§ **課題**
トークスクリプトの設計を扱った文章の続きを、最後の文の後から書きなさい。

§ **提示文**
╔══

コンタクトセンターで顧客に対応する際、とても重要な役割を果たすのが「トークスクリプト」です。一般的には会話の内容や流れを決める「対応のマニュアル」ですが、ディー・クリエイトの設計は、少し変わっているようです。
「スクリプトの設計は、多くの場合、『お客様はどのような理由で解約されるのか』ということをクライアントにお聞きしたり想定したりする ところから始まります」と話すのは、株式会社ディー・クリエイトでコンタクトセンター業務を統括する瀬上氏。解約理由からスタートするというのは意外ですが、「どのような解約理由があるのか、がわかると、そこをケアするためにはどうすればよいか、という発想になる。結果的に『継続』につながると考えています。たとえば、新規顧客が獲得しにくくなっている昨今は休眠顧客復活の活動も重要度を増してきていますが、休眠顧客復活のアウトバウンドも『復活させること』だけが目的ではなく、休眠に至ったインサイトを掘り下げることで、『復活させること』はできなくてもCRM プログラムを見直していくことにもつなげられます」(瀬上氏)

╚══

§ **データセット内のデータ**
╔══

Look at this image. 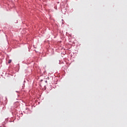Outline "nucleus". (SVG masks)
<instances>
[{
	"instance_id": "f03ea898",
	"label": "nucleus",
	"mask_w": 127,
	"mask_h": 127,
	"mask_svg": "<svg viewBox=\"0 0 127 127\" xmlns=\"http://www.w3.org/2000/svg\"><path fill=\"white\" fill-rule=\"evenodd\" d=\"M46 83H47V80L45 81Z\"/></svg>"
},
{
	"instance_id": "f257e3e1",
	"label": "nucleus",
	"mask_w": 127,
	"mask_h": 127,
	"mask_svg": "<svg viewBox=\"0 0 127 127\" xmlns=\"http://www.w3.org/2000/svg\"><path fill=\"white\" fill-rule=\"evenodd\" d=\"M8 63L9 64V63H11V60H9V61H8Z\"/></svg>"
}]
</instances>
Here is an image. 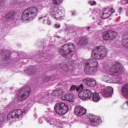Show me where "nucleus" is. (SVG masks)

╚══

§ **解答**
また、ダイレクトマーケティングの分野では、アクイジション(新規顧客獲得)領域とリテンション(既存顧客維持)領域を別々に管理する場合が多く見受けられますが、そこにも、異なる考え方があるようです。「私たちディー・クリエイトでは、アクイジションとリテンション、お互いの領域によいフィードバックができることを意識してスクリプトを組み立てています。新規のお客様に最初にどのような対応をしたのか、どのような情報をお伝えしたのか、ということが、その後の継続率を大きく左右することもわかっています。ですから、そこで何を伝えるか(何のためにどのような種を撒くか)、どこでどのような情報を引き出すか(何の材料を集めたいのか)という設計がとても重要ですが、それらが事業全体によりよく作用するように、戦略的に考える必要があると考えています」(瀬上氏)
トークスクリプトは「マインド醸成ツール」
ディー・クリエイトのトークスクリプトは、顧客に対する効果だけを狙ったものではありません。瀬上氏は、トークスクリプトは『コミュニケーターのマインド醸成ツールである』と言い切ります。つまり、なぜそこでそれを聞くのか、どういう思いでその話をするのか、という、トークの背景にある「マインド」を理解し、共有するためのツールでもある、ということです。
「たとえば、ある顧客フォローのアウトバウンド(発信業務)に関して、いちばん大切なポイントとして共有したのは『何かを売り込むのではなく、お客様を知ることが目的だ』ということでした。副次的には、お客様ひとりひとりの状況に合わせて製品情報も提供しますが、メインは『お客様を知り、お客様とつながること』です。企業が一方的に伝えたいことを伝えるのではなく、お客様ひとりひとりに合った価値を提供する。それによって、アウトバウンドが、お客様にとって『わずらわしいこと』から『何か有益なことが起こる体験』に変わる――そこまでブレイクダウンして全員で共有することで、ディー・クリエイトが目指す「マインド」がつくりあげられていくのです」(瀬上氏)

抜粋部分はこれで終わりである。